Venezuelan Authorities Raided Toy Warehouse

Venezuelan Authorities
Poor Venezuelan kids will have something to look up to this coming Christmas after the Venezuela's socialist government has seized nearly 4 million toys from a private company and says it intends to hand them out as gifts to the unfortunate children this holiday season.

The country's fair pricing authority seized the toys from three warehouses run by Kreisel, Venezuela's largest toy distributor last 9 December. Two company executives were detained on suspicion of promoting price speculation.

Agency director William Contreras alleged that Kreisel underreported its inventory in order to sell some toys at higher prices. Contreras said the seizure would teach companies "that you can't play with the rights of Venezuelans."

In addition to accusing the company of creating scarcity to boost prices, the government says Kreisel used dollars that it acquired at a special government exchange rage to buy the products between 2008 and 2014 — and that stores have recently complained that the distributor won't fill their orders.

"The government claims that businessmen and traders hoard goods for long periods to speculate on prices," reports the Local Committees of Supply and Production (CLAP), the organization that will handle the redistribution of the toys.

"Venezuela suffers the highest inflation in the world, estimated at 475 percent for 2016 by the IMF, and the currency lost 75 percent of its value against the so-called "black dollar" since last September."

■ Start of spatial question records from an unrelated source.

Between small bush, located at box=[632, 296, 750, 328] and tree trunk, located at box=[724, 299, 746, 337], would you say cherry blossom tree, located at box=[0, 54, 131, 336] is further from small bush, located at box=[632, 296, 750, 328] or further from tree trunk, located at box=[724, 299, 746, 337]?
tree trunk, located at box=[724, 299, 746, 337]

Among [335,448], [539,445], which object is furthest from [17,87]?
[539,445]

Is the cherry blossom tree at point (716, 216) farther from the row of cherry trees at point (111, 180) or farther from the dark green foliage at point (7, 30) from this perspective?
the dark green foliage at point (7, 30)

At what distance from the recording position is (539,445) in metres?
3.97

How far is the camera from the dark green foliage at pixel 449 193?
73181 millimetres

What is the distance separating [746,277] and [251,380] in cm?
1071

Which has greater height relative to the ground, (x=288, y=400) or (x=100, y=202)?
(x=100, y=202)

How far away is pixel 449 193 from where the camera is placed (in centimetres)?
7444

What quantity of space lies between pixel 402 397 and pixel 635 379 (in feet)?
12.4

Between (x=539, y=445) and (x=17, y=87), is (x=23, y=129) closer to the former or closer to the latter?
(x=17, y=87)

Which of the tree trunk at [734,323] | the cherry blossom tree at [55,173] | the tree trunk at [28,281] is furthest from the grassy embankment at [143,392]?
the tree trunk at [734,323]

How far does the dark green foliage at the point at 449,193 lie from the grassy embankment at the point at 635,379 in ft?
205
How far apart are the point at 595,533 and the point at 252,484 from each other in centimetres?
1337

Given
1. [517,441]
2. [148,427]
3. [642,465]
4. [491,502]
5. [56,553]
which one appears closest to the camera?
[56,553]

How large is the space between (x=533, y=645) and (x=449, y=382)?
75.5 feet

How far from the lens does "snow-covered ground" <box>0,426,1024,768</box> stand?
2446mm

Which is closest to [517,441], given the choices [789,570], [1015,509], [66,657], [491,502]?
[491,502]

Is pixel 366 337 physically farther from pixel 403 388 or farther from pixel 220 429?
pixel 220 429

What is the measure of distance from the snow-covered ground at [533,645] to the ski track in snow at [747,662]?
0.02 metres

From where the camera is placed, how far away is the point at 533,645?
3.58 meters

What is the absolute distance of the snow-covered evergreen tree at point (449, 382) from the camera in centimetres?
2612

Kreisel hasn't issued a public statement about the seizure, but the company seems to disagree strongly with the government's action. On its Twitter feed, Kreisel retweeted more than 20 messages of support and solidarity from people and organizations, including notes that accuse the government of abusing its powers.

Venezuela has been wracked by a deep economic crisis accompanied by shortages of goods ranging from food staples to medicine. In recent days President Nicolas Maduro ordered stores to lower their prices between 30 and 50 percent.